Source text below:

The Impact of COVID-19 on Plastics and Parallel Industries

by the Manufacturers Association for Plastics Processors

The Manufacturers Association for Plastics Processors (MAPP), in response to processing executives’ request for data to better understand the impact of the COVID-19 pandemic, began generating biweekly “pulse” reports in the early part of April 2020. These pulse reports cover a wide range of business information, including plant operating levels, supply chain disruptions, customer shutdowns, current and future staffing level expectations, revenue performance and more.

“It’s obvious that the COVID-19 pandemic has crushed the US economy, and if one wants to better understand how the crisis has directly impacted the plastics manufacturing community, the damage can be found in the updated sales revenue forecast trend,” stated Troy Nix, MAPP executive director, in a recent interview. “It’s alarming to know that if 100 plastics manufacturing companies were polled today, 60 companies would be performing to 75% of their 2020 revenue plans, six organizations would at 50% of their annual forecast and one entity would be tracking below 50% of the annual plan. That means that only one third of the industry is operating as if this were a normal year!”

End of Source text.
Data below:

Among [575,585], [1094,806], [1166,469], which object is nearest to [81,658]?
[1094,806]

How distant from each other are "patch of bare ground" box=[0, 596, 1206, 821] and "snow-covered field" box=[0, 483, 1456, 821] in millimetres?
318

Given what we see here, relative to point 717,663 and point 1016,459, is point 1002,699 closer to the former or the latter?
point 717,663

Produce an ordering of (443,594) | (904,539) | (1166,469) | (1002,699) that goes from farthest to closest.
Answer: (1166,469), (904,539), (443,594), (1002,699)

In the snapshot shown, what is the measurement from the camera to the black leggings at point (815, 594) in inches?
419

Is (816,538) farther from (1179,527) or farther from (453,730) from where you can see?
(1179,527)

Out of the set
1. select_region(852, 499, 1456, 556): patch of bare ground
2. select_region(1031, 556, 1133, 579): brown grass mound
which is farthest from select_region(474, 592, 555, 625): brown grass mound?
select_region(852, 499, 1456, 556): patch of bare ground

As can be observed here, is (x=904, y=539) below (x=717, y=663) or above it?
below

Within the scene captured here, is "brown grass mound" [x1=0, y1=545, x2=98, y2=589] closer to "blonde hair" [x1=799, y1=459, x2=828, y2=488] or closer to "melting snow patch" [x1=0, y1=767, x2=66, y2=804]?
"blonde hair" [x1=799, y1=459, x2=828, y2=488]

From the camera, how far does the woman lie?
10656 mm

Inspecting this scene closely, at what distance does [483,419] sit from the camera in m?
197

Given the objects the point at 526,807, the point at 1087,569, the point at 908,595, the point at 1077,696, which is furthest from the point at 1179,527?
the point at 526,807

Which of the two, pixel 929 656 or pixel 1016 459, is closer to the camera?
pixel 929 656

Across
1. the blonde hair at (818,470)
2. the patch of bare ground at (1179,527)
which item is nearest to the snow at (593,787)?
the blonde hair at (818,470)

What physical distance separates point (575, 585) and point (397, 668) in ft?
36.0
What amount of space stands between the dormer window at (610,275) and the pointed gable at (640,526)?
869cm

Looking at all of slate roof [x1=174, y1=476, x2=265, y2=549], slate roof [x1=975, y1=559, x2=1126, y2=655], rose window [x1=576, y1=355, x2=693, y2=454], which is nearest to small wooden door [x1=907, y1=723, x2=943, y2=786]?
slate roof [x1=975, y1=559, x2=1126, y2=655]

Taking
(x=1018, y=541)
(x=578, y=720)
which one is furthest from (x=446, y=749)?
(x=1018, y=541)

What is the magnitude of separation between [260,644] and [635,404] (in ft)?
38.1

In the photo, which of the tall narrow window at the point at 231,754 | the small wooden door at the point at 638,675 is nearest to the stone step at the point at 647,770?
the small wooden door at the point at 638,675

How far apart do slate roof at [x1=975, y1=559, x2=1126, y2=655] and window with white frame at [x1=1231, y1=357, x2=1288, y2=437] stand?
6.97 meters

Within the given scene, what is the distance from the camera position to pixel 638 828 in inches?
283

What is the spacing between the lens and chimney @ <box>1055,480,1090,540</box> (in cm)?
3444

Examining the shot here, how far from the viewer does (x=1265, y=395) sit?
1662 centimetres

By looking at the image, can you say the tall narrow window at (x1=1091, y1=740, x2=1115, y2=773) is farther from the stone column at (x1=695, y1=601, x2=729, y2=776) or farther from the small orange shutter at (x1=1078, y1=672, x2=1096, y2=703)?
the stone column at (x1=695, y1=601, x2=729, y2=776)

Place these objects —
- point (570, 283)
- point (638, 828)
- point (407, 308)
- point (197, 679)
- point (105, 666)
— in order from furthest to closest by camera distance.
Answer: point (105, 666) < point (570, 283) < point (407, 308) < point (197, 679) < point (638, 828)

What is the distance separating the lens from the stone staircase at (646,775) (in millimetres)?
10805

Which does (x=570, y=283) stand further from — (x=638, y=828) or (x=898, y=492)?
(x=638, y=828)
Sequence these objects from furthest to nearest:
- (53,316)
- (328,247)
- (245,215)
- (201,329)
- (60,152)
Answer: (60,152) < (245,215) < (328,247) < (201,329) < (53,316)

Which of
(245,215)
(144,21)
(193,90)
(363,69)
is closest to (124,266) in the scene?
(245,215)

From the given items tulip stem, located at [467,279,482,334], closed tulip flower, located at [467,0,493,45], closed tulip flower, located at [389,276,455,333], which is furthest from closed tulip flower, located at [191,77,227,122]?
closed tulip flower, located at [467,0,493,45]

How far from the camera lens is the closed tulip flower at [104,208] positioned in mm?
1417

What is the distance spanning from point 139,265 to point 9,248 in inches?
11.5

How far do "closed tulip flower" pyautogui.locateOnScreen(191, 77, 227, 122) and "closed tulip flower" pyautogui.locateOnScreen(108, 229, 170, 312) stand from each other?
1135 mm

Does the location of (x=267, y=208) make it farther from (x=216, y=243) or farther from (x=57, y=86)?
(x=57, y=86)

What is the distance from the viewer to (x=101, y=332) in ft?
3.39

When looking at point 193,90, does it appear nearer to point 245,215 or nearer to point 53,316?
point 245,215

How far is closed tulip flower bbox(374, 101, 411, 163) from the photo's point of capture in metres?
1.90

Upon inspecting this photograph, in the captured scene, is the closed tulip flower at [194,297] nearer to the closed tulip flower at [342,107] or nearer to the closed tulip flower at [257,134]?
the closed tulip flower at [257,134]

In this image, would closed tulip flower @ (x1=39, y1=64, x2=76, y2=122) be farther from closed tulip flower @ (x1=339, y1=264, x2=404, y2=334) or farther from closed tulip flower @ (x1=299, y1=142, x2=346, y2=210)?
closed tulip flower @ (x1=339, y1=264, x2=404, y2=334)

End of Data.

_Required action_.
Answer these questions using the text on COVID-19 and plastics processors:
(a) When did MAPP begin generating its biweekly pulse reports?
(b) What position at MAPP does Troy Nix hold?
(c) Out of 100 polled plastics manufacturing companies, how many would be performing to 75% of their 2020 revenue plans?

_Answer below_.
(a) In the early part of April 2020.
(b) Executive director.
(c) 60 companies.